Modeling COVID-19 mortality data in four countries using odd generalized exponential Kumaraswamy-Inverse exponential distribution

Abstract

This study aims to introduce an optimum model to assess the COVID-19 death rate in Saudi Arabia, Canada, Italy, and Mexico. A novel five-parameter lifetime distribution termed the Odd generalized exponential Kumaraswamy-inverse exponential distribution is presented by combining the Kumaraswamy-inverse exponential distribution with the odd generalized exponential generator. The theoretical features of the new distribution, as well as its reliability functions, moments, and order statistics are investigated. The odd generalized exponential Kumaraswamy-inverse exponential distribution is of special importance since its density has a variety of symmetric and asymmetric forms. Furthermore, the graphs of the hazard rate function exhibit various asymmetrical shapes such as decreasing, increasing, and upside-down bathtub shapes, and inverted J-shapes making The Odd generalized exponential Kumaraswamy-inverse exponential distribution suitable for modeling hazards behaviors more likely to be observed in practical settings like human mortality, and biological applications.
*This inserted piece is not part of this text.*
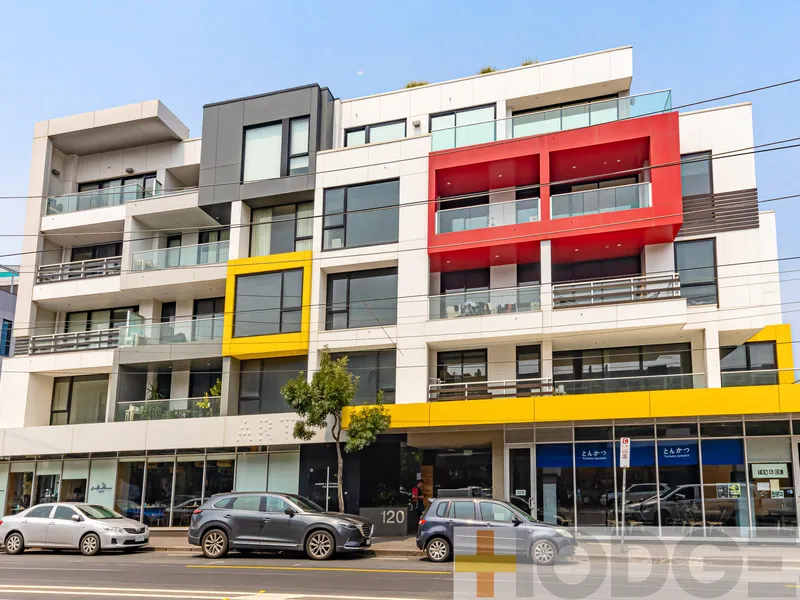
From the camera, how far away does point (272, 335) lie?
91.7 feet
The proposed distribution parameters are estimated using the maximum likelihood approach and its effectiveness is demonstrated through both numerical study and applications to four COVID-19 mortality rate data sets. The Odd generalized exponential Kumaraswamy-inverse exponential distribution provides the best fit to COVID-19 data compared to other extended forms of the Kumaraswamy and inverse exponential distributions which may attract wider applications in different fields.